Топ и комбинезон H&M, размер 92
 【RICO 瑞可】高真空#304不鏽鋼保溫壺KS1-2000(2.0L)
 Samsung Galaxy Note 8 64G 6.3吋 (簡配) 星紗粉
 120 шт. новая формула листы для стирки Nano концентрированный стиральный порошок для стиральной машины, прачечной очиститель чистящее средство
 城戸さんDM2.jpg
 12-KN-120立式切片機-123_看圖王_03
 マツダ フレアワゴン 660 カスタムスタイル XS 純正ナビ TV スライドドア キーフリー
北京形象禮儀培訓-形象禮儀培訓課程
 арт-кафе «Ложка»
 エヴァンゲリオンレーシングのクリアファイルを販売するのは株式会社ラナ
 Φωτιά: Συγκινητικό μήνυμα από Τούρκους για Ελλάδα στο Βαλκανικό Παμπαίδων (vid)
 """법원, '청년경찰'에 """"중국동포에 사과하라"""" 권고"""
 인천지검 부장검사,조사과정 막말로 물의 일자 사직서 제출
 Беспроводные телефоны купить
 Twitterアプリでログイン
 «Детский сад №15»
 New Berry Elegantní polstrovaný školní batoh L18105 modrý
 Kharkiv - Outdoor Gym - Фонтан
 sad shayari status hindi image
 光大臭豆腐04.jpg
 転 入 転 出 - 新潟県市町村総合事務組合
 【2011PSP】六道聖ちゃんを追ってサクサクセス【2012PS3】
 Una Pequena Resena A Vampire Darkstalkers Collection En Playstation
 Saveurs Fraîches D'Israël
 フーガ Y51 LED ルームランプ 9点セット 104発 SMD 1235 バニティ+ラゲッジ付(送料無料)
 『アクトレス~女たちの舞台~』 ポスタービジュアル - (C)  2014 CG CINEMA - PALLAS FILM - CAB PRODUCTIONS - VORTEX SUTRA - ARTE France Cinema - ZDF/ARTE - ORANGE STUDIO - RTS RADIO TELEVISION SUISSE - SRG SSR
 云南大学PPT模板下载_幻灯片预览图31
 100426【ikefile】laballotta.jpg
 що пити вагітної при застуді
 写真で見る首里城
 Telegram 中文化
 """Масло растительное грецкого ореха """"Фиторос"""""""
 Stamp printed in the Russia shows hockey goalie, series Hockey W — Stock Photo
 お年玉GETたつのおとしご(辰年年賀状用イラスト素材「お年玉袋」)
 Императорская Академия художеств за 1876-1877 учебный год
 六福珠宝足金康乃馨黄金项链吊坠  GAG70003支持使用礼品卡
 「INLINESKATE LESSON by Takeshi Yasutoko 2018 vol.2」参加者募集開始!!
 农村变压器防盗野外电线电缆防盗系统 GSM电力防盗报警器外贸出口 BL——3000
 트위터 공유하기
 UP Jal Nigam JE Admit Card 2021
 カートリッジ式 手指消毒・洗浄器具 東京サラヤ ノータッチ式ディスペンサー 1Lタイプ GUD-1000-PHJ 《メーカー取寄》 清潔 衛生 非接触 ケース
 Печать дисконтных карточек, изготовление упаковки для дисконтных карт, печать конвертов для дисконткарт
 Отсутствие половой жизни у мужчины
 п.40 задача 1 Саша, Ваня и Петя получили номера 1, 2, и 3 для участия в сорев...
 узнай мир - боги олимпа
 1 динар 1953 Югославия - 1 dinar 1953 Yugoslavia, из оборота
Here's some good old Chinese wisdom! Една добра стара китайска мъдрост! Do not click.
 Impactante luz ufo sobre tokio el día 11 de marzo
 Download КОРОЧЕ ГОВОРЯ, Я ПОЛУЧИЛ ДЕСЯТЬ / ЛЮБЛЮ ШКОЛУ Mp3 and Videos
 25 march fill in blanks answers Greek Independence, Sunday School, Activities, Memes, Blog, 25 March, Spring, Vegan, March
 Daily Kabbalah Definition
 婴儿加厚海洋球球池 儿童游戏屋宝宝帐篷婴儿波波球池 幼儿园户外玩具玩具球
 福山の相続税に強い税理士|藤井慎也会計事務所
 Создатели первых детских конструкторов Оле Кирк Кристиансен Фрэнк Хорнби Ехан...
==*==
Reproduce only the lines between the line containing "お年玉GETたつのおとしご(辰年年賀状用イラスト素材「お年玉袋」)" and the last line of the records, those two lines included, exactly.

*Completed task:*
 お年玉GETたつのおとしご(辰年年賀状用イラスト素材「お年玉袋」)
 Императорская Академия художеств за 1876-1877 учебный год
 六福珠宝足金康乃馨黄金项链吊坠  GAG70003支持使用礼品卡
 「INLINESKATE LESSON by Takeshi Yasutoko 2018 vol.2」参加者募集開始!!
 农村变压器防盗野外电线电缆防盗系统 GSM电力防盗报警器外贸出口 BL——3000
 트위터 공유하기
 UP Jal Nigam JE Admit Card 2021
 カートリッジ式 手指消毒・洗浄器具 東京サラヤ ノータッチ式ディスペンサー 1Lタイプ GUD-1000-PHJ 《メーカー取寄》 清潔 衛生 非接触 ケース
 Печать дисконтных карточек, изготовление упаковки для дисконтных карт, печать конвертов для дисконткарт
 Отсутствие половой жизни у мужчины
 п.40 задача 1 Саша, Ваня и Петя получили номера 1, 2, и 3 для участия в сорев...
 узнай мир - боги олимпа
 1 динар 1953 Югославия - 1 dinar 1953 Yugoslavia, из оборота
Here's some good old Chinese wisdom! Една добра стара китайска мъдрост! Do not click.
 Impactante luz ufo sobre tokio el día 11 de marzo
 Download КОРОЧЕ ГОВОРЯ, Я ПОЛУЧИЛ ДЕСЯТЬ / ЛЮБЛЮ ШКОЛУ Mp3 and Videos
 25 march fill in blanks answers Greek Independence, Sunday School, Activities, Memes, Blog, 25 March, Spring, Vegan, March
 Daily Kabbalah Definition
 婴儿加厚海洋球球池 儿童游戏屋宝宝帐篷婴儿波波球池 幼儿园户外玩具玩具球
 福山の相続税に強い税理士|藤井慎也会計事務所
 Создатели первых детских конструкторов Оле Кирк Кристиансен Фрэнк Хорнби Ехан...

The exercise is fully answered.